Passage to read >>
★ ★ ★ ★
One of the main requirements of the Education Ministry to such events is that the competition must include both practical and theoretical parts. Practical part usually includes several tasks, and each task is a demonstration of an optical phenomenon or an optical instrument or device and involves questions concerning the demonstrated experiment. Theoretical part is a set of tasks and questions that should be solved and answered in written form. Organization committee and judges which are the members of teaching staff of different universities prepare complex theoretical tasks and arrange a set of practical questions. Nevertheless the set of task may include simple questions which can be solved using basic knowledge of optics, observation and erudition. Thus, such competitions help to discover the most talented and motivated students which have great potential.

In the report the problems of organization and carrying out of such competition in optics are discussed. Examples of tasks which were used in different years and also retrospective of the competition are presented.
Romanova, Tochilina, and Bakholdin: Competition in optics for students: organization and realization of the practical and theoretical tours



All-Russian students’ competition (RSC) in optical engineering are being held annually. In this competition students can participate who study optical engineering in specialties “Laser technology”, “Laser systems in missilery and cosmonautics”, “Optical electronic systems and instruments”, “Optical technologies and materials”.

The founder of this event is the Ministry of Science and Education of Russian Federation, The Council of Educational and Methodical Union on Education in Optical engineering. The organizers of RSC are Saint–Petersburg National Research University of Information Technologies, Mechanics and Optics (ITMO University) – one of the main educational institutions in Optical Engineering in Russia1.

The main goal of the competition is to motivate students, to show the wide range of optical tasks and experiments. Another goal is to help future employers and to the students’ teachers and lecturers to choose the most creative and perspective persons.



In 2005 year all-Russian students’ contest started again after the great pause. In different years from 2005 to 2011 many students from various Russian, Ukrainian and Belarusian institutes and universities had been participating in the competition. Many features of organizing of such an event are defined by the timing and the numbers of participants.

From the 2005 the contest was organized consisted of two parts – individual and team championship. Team championship was in the form of blitz tournament. The last was the answers on different questions on-line in distant education system (CDE)2 with automatic results processing. Blitz tournament which was organized in 2005 – 2008 years had different forms: biathlon and classical test.

In 2007 year extramural participants were engaged in the competition for individual and team championship. The participation in absentia allows using only tasks for written solving and electronic tests.
★ ★ ★ ★
Exercise task >>
Extend the passage on the students' optics competition, picking up after its final sentence. The entries that follow come from a separate source and have no connection to the text.

Supplied material >>
★ ★ ★ ★
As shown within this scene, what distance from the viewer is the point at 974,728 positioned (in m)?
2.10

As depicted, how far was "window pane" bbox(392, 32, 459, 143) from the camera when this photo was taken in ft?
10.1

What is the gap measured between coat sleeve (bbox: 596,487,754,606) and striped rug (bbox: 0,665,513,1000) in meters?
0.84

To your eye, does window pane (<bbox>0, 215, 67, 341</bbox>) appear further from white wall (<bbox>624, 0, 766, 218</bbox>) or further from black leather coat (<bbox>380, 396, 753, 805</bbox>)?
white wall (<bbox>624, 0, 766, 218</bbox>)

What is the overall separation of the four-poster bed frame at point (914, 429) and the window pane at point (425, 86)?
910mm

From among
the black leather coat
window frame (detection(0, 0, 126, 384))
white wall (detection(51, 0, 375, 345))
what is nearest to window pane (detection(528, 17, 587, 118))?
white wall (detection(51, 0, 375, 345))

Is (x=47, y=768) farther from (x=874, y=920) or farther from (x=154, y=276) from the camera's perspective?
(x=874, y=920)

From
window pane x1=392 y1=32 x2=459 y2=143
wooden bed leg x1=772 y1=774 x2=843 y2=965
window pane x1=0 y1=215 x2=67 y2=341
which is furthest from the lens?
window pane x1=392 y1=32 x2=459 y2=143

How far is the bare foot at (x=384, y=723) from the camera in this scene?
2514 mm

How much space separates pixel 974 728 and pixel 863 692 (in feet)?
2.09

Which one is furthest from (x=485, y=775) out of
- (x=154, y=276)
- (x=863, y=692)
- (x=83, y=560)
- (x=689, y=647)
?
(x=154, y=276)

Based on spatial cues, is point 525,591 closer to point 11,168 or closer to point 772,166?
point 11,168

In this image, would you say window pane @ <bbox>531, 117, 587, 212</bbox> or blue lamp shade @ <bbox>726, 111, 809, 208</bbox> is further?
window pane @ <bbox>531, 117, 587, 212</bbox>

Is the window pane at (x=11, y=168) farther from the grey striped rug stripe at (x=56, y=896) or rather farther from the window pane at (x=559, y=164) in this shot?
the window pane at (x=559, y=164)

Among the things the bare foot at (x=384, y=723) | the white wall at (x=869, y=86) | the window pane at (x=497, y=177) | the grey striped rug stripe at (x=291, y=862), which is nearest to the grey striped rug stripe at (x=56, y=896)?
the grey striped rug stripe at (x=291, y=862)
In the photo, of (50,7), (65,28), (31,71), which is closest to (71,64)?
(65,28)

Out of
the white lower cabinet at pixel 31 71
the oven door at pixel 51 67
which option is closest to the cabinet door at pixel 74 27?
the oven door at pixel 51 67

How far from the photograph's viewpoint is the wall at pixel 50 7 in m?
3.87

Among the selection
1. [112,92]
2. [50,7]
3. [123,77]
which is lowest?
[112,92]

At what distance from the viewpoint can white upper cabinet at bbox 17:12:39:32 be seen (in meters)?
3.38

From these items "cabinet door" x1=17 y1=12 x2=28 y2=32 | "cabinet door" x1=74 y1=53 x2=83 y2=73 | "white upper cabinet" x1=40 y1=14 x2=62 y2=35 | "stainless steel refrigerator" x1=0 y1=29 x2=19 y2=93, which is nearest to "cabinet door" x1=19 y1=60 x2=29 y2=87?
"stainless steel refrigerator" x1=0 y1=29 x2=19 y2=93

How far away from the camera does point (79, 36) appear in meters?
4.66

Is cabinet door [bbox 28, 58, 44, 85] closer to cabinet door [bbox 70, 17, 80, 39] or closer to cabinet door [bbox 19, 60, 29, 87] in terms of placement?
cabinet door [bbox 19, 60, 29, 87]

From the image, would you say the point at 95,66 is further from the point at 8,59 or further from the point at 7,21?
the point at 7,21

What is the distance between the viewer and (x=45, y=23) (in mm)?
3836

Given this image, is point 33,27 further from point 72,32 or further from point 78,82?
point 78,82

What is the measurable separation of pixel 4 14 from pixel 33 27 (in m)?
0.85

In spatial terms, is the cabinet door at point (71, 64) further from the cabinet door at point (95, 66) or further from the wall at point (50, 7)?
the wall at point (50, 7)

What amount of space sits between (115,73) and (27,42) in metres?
★ ★ ★ ★
Result of this task >>
The form of Biathlon tournament gets its name from the sports events. As in sports in this case there is the main track of questions: if all answers are right the participants follow the main and the fastest way to the finish and get the maximum points. If the participant makes a mistake when solving some question he gets an additional “penalty” question which is only in this additional trajectory and no in the main track. This additional “penalty” question is simpler than the main questions and gets fewer points than the main one if the answer is correct. After the correct answer the participant returns to the main line. If the answer is wrong another one “penalty” question is offered simpler than the question from the first additional track. After the second additional question in any case (wrong or right answer) the participant comes back to the main track.

Examples from the main track are shown in the figure 1.

Fig. 1

Examples of the main trajectory questions in biathlon blitz tournament: a) test form; b) “open answer” form


The examples from the first additional circle are shown on the fig. 2

Fig. 2

Examples of questions of the first additional circle in biathlon blitz tournament: a) about the eye and vision; b) about microscope resolution


The example of the question from the second additional circle are shown on the Fig. 3

Fig. 3

An example of a question of the second additional circle in biathlon blitz tournament


Another form of the blitz tournament is test. This form can be rather easily organized for extramural participation. That test could include from 20 to 50 questions of different difficulty level that required both knowledge of optics and erudition and observation. Forms of questions are:

  • - solving rather simple tasks. In that case the answer is the number;

  • - questions with text answer;

  • - tests with choosing the right answer or answers;

  • - tests where it’s necessary to put together corresponding data from two sets.

Weights which correlate with the difficulty of the task or question are defined before and written in the electronic system so the participant can see the scored points immediately. The examples of the tasks are shown on the fig. 4.

Fig. 4

Examples of questions of blitz tournament: a) weight coefficient 2, b) weight coefficient 1


In some years optical crossword was used as one of the tours. The main feature of this competition is that we can use only optical terms, names of scientists in optics, names of optical instruments and devices, optical phenomenon, optical elements, etc. This tour traditionally attracts interest, because even the scores for this tour are not so high the participants find out many new interesting facts and things about optics. On the figure 5 the cross grid (for filling in Russian) and some questions (in English) are shown. The counting of scores in this competition can be also automatic because the answer are considered as correct if the “key” letters are coincide with the right answer. For different words the number of the key letters may be different and usually these letters are chosen so to allow considering answer as correct even if there are grammar mistakes.

Fig. 5

An example of a question of the second additional circle in biathlon blitz tournament: a) cross grid; b) questions (fragment).




Nowadays RSC are held twice a year: autumn term is for the region tour, spring is for all-Russian tour. In all-Russian competition the main leading universities and institutes who teach in optics and optical engineering take part.

Each tour of the competition includes two parts: practical part and theoretical part. Depending on the timing and the number of participant both tours can be held in one day or in different days. This organization features defines the number and the complexity of the tasks in the competition.

The tasks may include questions on different optics topics: lasers, geometrical optics, optical design, aberrations, photometric and illumination engineering, designing and constructing of parts of different optical devices, etc.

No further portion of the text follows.